COLUMBUS, Ga. (WRBL) – In June News 3 spoke with Transfusion Safety Officer for Piedmont Healthcare System Kristal Baker and Doctor Baia Lasky about a nationwide blood shortage due to the COVID-19 pandemic. At the time the two were hopeful with the country beginning to reopen blood donations would rise and the shortage would get better. Unfortunately, Baker said this is not the case.
Baker shared the current situation is hospital and healthcare workers biggest fear.
“Our biggest fear as a hospital system is that when we have a significant, a catastrophic event such as a massive transfusion protocol when there’s been a multi-vehicle accident or something massively catastrophic that the blood just isn’t there,” said Baker. “And our biggest fear is what do we do when we don’t have those resources because we are actually there, we are there.”
Baker explained the shortage is being caused by a combination of things including fatigue. In addition to this, the summer months usually replenish the blood supply which helps them get through the Holiday season, when they typically see less donors, but this year that was not the case.
The supply is so low that Baker said Red Cross sent a message to all hospitals asking them to try to reduce their blood usage by 10%.
This means hospitals are having to think outside of the box and figure out ways to minimize usage of blood.
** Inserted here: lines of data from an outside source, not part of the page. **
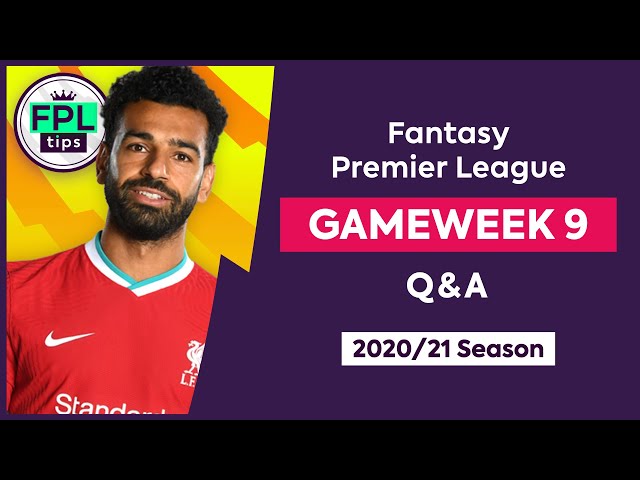 FPL GW9: Q&A | Hold Salah? Sell Son and Kane? | Gameweek 9 | Fantasy Premier League Tips 2020/21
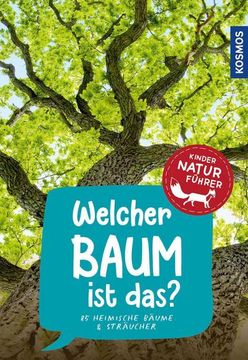 portada Welcher Baum ist Das? Kindernaturführer (in German)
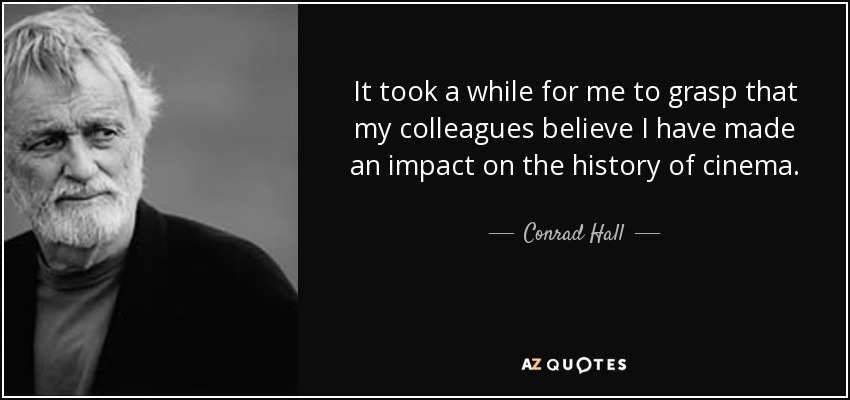 It took a while for me to grasp that my colleagues believe I have made an impact on the history of cinema. - Conrad Hall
Baker said things like the intermittent cancelling of elective surgeries may have to continue because of the shortage. She also said Piedmont is piloting a program where they are asking healthcare providers to not go straight to blood as the first line of response for treating patients, and to make sure they are only ordering the amount of blood units their patients need and not more.
In addition to this the hospital system and it’s healthcare providers are looking into other alternative options for blood treatment.
“We have other alternatives like for instance our Jehovah Witness populations do not accept blood products so how do we treat them? Well we have other alternatives in order to treat them successfully,” said Baker. “And so that’s one of the things as the Transfusion Safety Officer I am trying to work with local hospitals within our system to develop strategies such as this as a supplement to blood in order for us to be able to continue to efficiently treat our patients.”
Baker urges all who are eligible to give blood to do so as soon as possible to help this critical situation.